> **Source excerpt**
■ ■ ■ ■

Internet DRAFT - draft-moncaster-tsvwg-transport-services
draft-moncaster-tsvwg-transport-services
Transport Area T. Moncaster, Ed.
Internet-Draft J. Crowcroft
Intended status: Informational University of Cambridge
Expires: June 7, 2014 M. Welzl
University of Oslo
D. Ros
Telecom Bretagne
M. Tuexen
Muenster Univ. of Appl. Sciences
December 4, 2013
Problem Statement: Why the IETF Needs Defined Transport Services
draft-moncaster-tsvwg-transport-services-01
Abstract
The IETF has defined a wide range of transport protocols over the
past three decades. However, the majority of these have failed to
find traction within the Internet. This has left developers with
little choice but to use TCP and UDP for most applications. In many
cases the developer isn't interested in which transport protocol they
should use. Rather they are interested in the set of services that
the protocol provides to their application. TCP provides a very rich
set of transport services, but offers no flexibility over which
services can be used. By contrast, UDP provides a minimal set of
services.

■ ■ ■ ■

> **Task requirements**
- 1) Name every author listed on the transport services draft.
- 2) Shorten the paragraph of the transport services draft that begins "The IETF has defined a wide range" into a bulleted list of its main points.
- 3) Write the next few sentences of the transport services draft, picking up right after its final sentence.
The entries after this point play no part in any of this.

■ ■ ■ ■

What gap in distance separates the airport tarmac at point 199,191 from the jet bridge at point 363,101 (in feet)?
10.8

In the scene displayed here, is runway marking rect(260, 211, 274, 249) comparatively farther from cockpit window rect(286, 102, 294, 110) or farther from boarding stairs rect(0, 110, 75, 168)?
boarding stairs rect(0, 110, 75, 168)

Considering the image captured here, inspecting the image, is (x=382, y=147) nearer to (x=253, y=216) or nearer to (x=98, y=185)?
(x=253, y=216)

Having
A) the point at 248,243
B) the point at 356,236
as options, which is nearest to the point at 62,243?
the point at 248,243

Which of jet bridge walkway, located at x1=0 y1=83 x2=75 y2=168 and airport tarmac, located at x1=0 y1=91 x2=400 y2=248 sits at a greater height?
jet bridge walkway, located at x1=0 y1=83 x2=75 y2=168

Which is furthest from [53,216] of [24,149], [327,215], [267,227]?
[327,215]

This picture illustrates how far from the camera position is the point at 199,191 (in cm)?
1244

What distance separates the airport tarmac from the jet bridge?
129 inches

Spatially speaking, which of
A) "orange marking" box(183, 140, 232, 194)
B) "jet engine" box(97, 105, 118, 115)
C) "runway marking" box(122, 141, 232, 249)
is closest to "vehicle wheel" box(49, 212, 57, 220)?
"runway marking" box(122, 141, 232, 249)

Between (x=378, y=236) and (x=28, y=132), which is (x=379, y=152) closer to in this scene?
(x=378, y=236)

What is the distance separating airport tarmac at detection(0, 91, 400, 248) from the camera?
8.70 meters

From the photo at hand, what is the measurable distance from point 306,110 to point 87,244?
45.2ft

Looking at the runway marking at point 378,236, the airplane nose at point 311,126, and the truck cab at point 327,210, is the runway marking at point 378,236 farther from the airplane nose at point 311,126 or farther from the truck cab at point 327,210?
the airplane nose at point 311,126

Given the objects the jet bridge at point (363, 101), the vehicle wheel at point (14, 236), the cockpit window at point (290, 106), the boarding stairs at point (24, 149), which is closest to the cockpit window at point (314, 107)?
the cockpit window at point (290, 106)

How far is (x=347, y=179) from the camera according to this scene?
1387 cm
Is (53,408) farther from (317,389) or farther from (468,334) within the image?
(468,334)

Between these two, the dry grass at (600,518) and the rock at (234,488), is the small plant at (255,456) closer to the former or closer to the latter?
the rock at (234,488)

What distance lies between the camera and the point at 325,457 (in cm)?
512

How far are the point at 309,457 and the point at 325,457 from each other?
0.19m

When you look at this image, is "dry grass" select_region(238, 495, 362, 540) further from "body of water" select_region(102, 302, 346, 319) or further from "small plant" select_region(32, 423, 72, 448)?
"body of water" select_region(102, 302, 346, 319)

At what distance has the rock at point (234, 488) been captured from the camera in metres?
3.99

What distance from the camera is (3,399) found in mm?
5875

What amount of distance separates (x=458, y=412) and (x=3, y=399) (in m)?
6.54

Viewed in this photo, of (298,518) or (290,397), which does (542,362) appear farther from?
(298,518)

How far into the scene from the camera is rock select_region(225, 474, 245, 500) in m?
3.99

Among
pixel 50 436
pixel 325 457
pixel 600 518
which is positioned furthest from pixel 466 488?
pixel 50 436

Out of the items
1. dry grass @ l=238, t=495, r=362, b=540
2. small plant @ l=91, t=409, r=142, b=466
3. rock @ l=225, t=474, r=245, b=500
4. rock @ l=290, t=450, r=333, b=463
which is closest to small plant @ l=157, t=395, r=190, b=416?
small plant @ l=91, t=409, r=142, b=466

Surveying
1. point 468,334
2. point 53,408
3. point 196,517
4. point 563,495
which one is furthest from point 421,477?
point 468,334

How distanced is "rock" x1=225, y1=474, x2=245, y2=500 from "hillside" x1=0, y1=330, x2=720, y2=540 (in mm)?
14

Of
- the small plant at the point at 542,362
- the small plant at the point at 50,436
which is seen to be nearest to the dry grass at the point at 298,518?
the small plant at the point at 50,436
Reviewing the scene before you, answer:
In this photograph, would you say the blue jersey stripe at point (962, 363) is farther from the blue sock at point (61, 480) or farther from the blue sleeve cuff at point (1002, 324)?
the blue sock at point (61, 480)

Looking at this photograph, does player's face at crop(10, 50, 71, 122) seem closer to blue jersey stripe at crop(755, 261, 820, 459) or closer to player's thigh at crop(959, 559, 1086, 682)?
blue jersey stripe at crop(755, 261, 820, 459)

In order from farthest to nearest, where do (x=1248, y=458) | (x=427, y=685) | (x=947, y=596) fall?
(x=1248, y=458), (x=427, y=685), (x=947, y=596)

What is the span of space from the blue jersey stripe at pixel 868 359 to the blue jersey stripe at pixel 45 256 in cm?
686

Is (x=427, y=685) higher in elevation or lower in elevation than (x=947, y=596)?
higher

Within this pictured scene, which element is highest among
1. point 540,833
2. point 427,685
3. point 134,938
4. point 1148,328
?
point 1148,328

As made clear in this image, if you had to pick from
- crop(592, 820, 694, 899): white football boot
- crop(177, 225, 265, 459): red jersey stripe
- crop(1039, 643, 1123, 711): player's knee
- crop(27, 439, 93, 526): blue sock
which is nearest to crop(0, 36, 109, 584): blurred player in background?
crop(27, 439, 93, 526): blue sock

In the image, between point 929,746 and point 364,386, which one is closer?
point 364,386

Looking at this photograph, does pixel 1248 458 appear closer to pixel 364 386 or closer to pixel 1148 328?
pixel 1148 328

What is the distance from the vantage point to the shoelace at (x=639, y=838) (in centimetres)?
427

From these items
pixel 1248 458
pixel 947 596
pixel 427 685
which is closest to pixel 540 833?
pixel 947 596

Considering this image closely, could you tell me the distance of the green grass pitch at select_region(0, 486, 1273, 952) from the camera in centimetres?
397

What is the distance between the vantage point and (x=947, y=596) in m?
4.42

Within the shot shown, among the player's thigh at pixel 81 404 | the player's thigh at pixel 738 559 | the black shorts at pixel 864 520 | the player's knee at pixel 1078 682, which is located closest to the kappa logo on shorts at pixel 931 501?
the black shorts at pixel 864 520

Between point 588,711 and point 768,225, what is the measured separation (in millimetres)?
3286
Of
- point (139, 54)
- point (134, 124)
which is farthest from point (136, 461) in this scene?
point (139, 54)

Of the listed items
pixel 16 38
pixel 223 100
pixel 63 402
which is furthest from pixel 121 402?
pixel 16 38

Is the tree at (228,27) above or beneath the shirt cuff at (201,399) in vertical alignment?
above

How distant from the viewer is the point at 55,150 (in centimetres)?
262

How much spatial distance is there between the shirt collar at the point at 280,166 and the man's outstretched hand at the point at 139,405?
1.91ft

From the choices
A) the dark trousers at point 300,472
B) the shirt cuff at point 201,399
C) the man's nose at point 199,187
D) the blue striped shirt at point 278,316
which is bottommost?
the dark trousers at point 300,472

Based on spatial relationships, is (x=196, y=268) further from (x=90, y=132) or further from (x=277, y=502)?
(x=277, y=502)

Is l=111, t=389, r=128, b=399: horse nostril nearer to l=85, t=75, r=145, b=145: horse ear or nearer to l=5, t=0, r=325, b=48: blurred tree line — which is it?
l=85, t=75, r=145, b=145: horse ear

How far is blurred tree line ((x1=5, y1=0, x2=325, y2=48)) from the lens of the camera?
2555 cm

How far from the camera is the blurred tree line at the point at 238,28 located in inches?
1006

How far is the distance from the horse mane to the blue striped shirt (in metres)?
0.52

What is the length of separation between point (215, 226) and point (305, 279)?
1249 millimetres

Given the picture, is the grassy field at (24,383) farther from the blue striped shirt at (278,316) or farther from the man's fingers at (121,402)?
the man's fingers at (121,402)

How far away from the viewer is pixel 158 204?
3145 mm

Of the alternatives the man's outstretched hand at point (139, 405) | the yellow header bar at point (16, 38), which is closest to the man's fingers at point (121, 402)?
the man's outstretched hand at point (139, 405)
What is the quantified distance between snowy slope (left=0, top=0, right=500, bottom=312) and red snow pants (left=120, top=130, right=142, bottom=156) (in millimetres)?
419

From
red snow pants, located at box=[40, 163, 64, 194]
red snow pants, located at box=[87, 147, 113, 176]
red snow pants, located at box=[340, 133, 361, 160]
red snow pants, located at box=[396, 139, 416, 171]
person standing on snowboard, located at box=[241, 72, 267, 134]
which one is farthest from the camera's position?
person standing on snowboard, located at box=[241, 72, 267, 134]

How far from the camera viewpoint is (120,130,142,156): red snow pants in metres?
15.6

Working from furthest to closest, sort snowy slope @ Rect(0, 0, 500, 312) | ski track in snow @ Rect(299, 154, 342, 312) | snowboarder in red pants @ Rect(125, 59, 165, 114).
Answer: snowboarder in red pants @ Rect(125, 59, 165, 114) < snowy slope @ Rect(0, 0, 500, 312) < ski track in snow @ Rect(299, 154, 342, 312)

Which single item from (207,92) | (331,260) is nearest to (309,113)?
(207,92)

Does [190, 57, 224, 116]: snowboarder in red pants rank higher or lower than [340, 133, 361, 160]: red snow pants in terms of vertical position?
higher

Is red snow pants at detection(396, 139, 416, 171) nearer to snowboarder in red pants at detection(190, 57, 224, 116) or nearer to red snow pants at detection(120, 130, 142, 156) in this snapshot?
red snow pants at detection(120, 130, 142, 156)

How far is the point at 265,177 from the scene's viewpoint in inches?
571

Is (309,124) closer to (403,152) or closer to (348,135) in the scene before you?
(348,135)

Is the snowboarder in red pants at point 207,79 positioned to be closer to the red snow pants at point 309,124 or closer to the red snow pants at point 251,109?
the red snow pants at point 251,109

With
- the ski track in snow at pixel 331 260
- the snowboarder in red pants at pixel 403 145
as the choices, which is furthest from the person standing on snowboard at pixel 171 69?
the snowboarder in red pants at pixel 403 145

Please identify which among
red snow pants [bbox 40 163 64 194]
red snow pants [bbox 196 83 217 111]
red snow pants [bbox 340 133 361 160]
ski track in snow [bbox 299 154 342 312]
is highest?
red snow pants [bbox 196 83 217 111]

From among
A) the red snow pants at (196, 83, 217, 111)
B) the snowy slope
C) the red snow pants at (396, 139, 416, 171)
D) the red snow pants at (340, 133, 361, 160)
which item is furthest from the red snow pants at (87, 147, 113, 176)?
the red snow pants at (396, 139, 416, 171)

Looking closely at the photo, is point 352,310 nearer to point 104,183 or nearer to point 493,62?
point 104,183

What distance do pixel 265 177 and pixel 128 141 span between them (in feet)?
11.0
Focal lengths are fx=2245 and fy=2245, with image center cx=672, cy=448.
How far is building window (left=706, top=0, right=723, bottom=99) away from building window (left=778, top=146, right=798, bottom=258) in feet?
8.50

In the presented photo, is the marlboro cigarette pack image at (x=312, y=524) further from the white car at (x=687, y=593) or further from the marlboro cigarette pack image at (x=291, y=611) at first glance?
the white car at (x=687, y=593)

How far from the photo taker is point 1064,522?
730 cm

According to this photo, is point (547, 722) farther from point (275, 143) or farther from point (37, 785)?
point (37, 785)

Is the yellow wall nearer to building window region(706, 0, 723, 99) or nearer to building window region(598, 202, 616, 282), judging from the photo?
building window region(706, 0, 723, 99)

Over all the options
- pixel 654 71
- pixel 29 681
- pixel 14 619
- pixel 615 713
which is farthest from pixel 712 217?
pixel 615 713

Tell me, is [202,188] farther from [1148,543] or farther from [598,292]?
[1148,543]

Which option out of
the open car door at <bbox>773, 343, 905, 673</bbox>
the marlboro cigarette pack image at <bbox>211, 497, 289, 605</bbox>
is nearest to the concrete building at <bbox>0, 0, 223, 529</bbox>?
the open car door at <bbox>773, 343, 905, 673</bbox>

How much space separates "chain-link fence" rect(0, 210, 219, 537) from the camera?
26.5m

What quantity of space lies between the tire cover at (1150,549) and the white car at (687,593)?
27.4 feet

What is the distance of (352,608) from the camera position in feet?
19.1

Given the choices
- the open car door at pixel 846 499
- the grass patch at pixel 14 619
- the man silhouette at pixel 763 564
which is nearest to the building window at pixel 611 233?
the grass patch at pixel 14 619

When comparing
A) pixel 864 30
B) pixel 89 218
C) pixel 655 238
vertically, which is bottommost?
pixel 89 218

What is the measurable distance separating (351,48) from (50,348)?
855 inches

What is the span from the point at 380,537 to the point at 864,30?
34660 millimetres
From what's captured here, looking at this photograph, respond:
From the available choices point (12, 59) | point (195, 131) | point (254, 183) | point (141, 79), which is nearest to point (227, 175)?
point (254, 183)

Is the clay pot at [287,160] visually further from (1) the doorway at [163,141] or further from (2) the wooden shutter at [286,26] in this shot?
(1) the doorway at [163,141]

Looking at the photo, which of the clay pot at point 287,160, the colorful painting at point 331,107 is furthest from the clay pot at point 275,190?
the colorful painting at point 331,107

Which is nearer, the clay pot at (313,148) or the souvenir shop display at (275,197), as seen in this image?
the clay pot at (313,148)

■ ■ ■ ■

> **Per-task outputs**
- 1) T. Moncaster, J. Crowcroft, M. Welzl, D. Ros, M. Tuexen

- 2)
- The IETF has defined many transport protocols over the past thirty years, but most have not caught on in the Internet.
- So developers mostly have to use TCP and UDP.
- Developers often care less about which protocol they use than about the services it gives their application.
- TCP offers a rich set of services but no choice over which ones are used.
- UDP offers only a minimal set of services.

- 3)
As a consequence many developers have begun to write application-
level transport protocols that operate on top of UDP and offer them
some of the flexibility they are looking for. We believe that this
highlights a real problem: applications would like to be able to
specify the services they receive from the transport protocol, but
currently transport protocols are not defined in this fashion. There
is an additional problem relating to how to ensure new protocols are
able to be adopted within the Internet, but that is beyond the scope
of this problem statement.
Status of This Memo
This Internet-Draft is submitted in full conformance with the
provisions of BCP 78 and BCP 79.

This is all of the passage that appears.